Request. Pull the caption text from every one of the items below and reproduce each line unchanged, leaving out the picture markers.

##### Data supplied #####

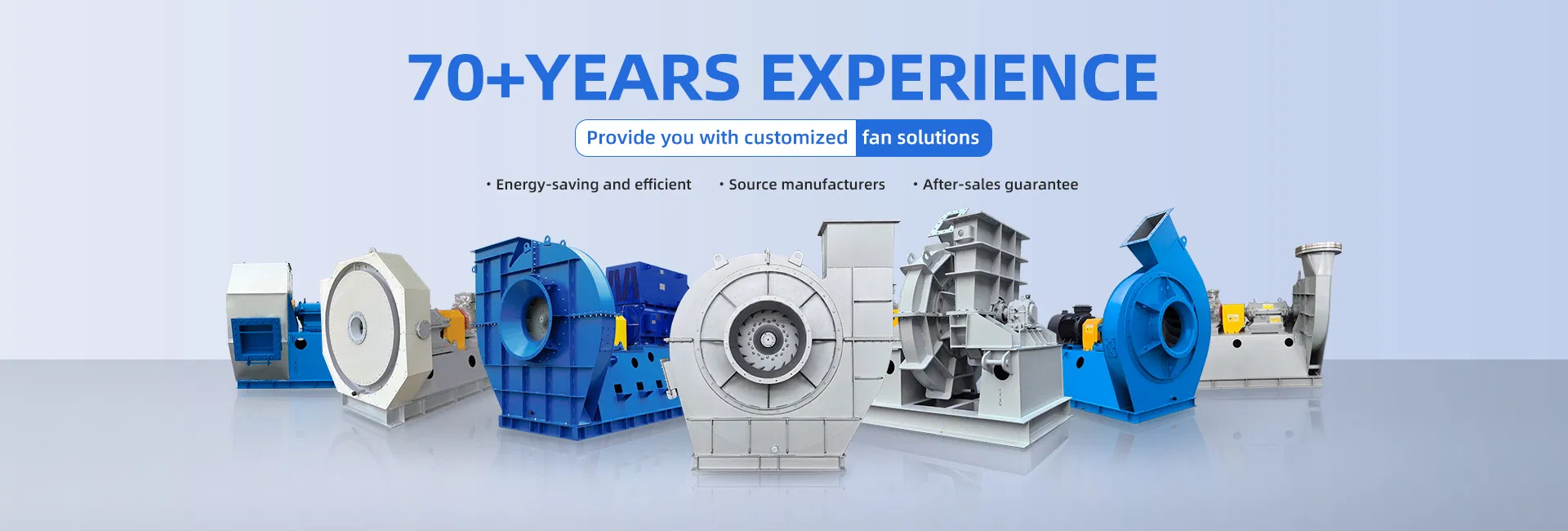 Ventilador centrífugo de exaustão para purificação de gases de fornos elétricos a arco das séries 5-12, ventilador de tiragem induzida 0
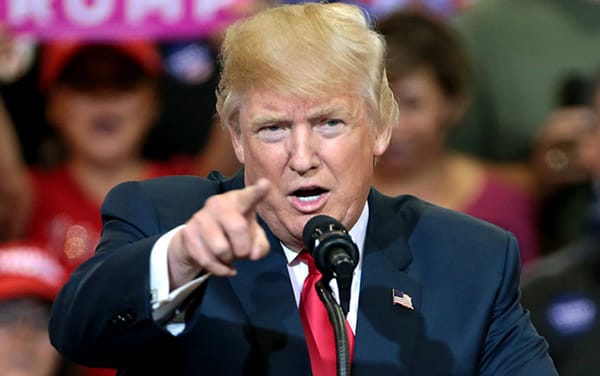 Donald Trump launches presidential bid with anti-trans speech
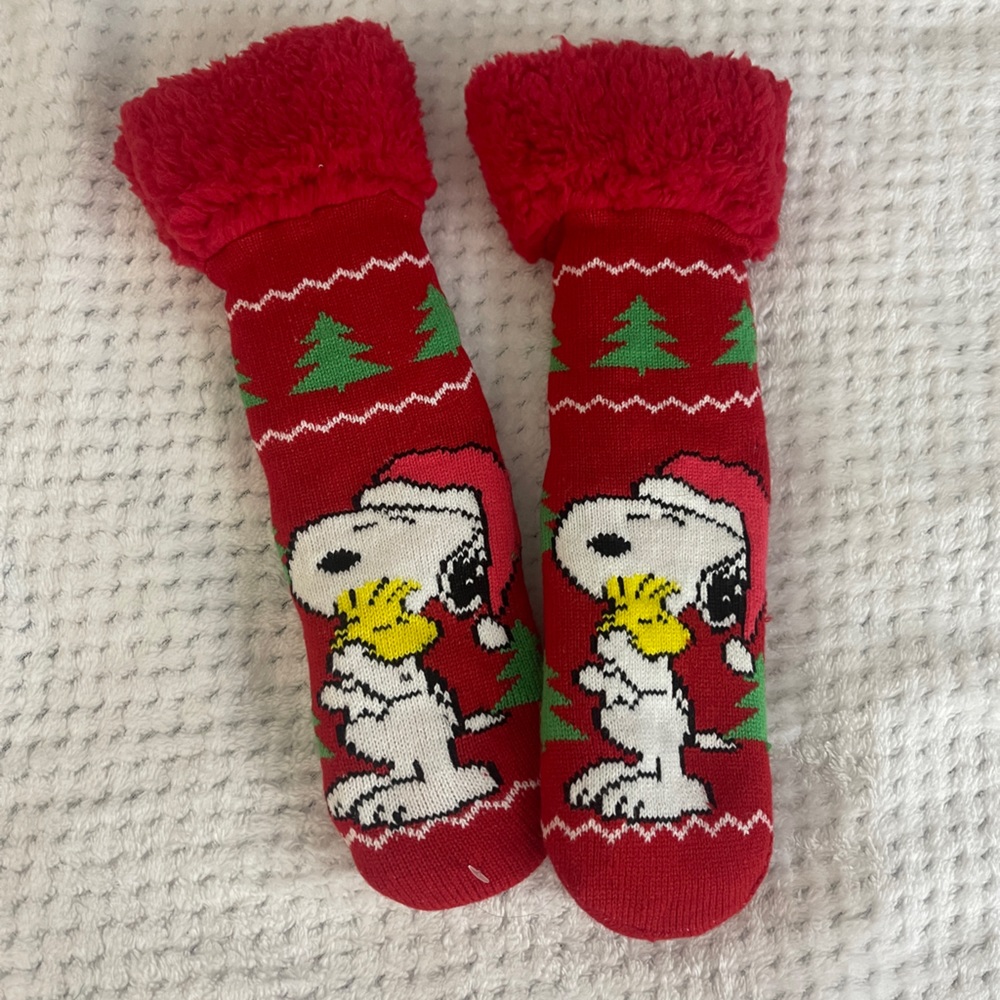 SNOOPY SOCKS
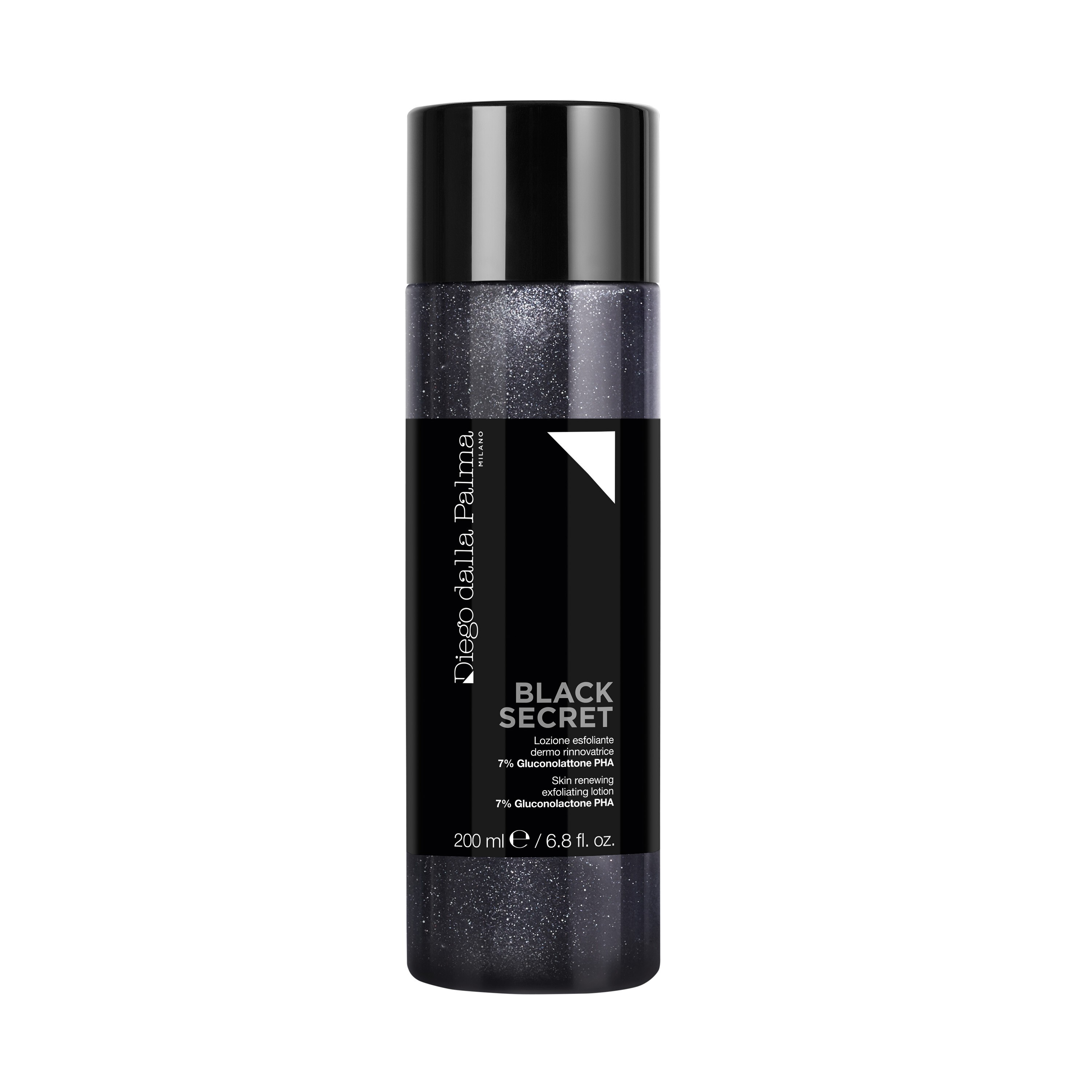 Diego Dalla Palma Black Secret, Skin Renewing Exfoliating Lotion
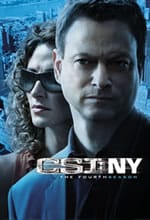 Poster da série CSI: New York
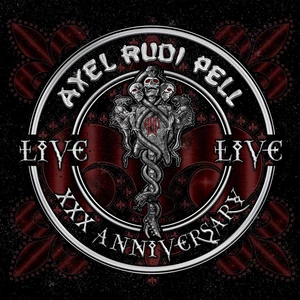 Axel Rudi Pell - XXX Anniversary Live (3 LP + 2 CD)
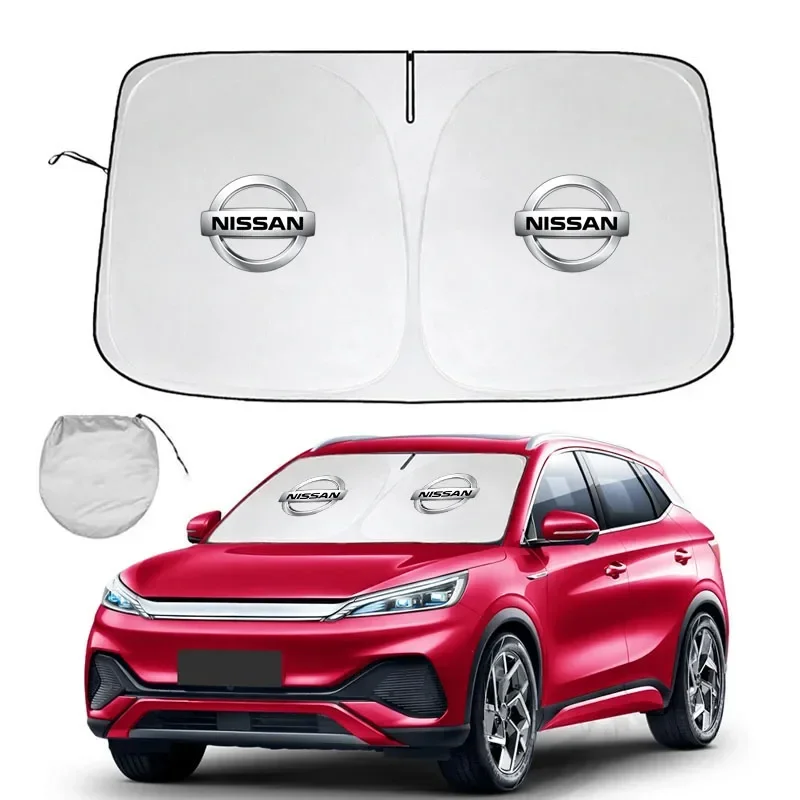 แผ่นบังแดดหน้ารถยนต์ อุปกรณ์ป้ - Car Accessories Nissan Xtrail บทวิจารณ์และราคา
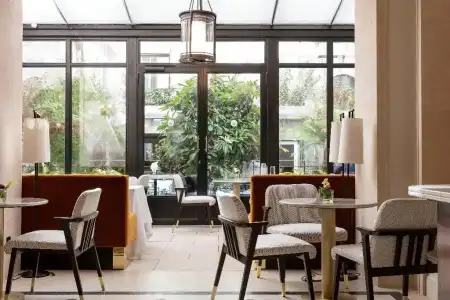 Les Jardins Du Faubourg & Spa by Shiseido - 21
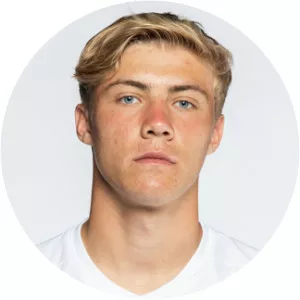 Rasmus Højlund - Danish footballer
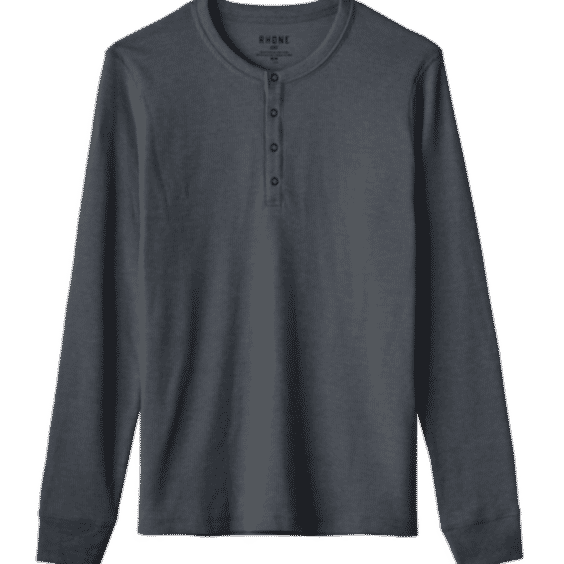 Waffle Henley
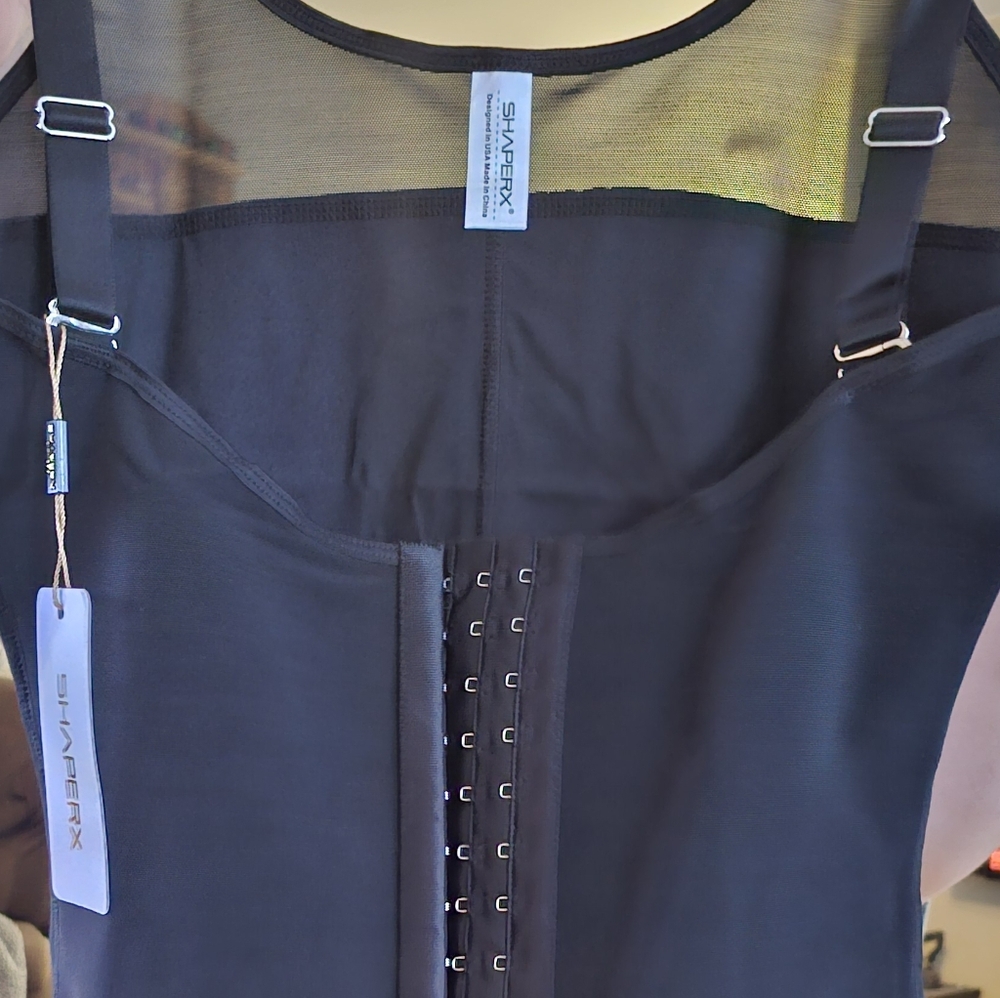 Black Bodysuit - XL - Picture 5 of 5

#####

Written response.
 Ventilador centrífugo de exaustão para purificação de gases de fornos elétricos a arco das séries 5-12, ventilador de tiragem induzida 0
 Donald Trump launches presidential bid with anti-trans speech
 SNOOPY SOCKS
 Diego Dalla Palma Black Secret, Skin Renewing Exfoliating Lotion
 Poster da série CSI: New York
 Axel Rudi Pell - XXX Anniversary Live (3 LP + 2 CD)
 แผ่นบังแดดหน้ารถยนต์ อุปกรณ์ป้ - Car Accessories Nissan Xtrail บทวิจารณ์และราคา
 Les Jardins Du Faubourg & Spa by Shiseido - 21
 Rasmus Højlund - Danish footballer
 Waffle Henley
 Black Bodysuit - XL - Picture 5 of 5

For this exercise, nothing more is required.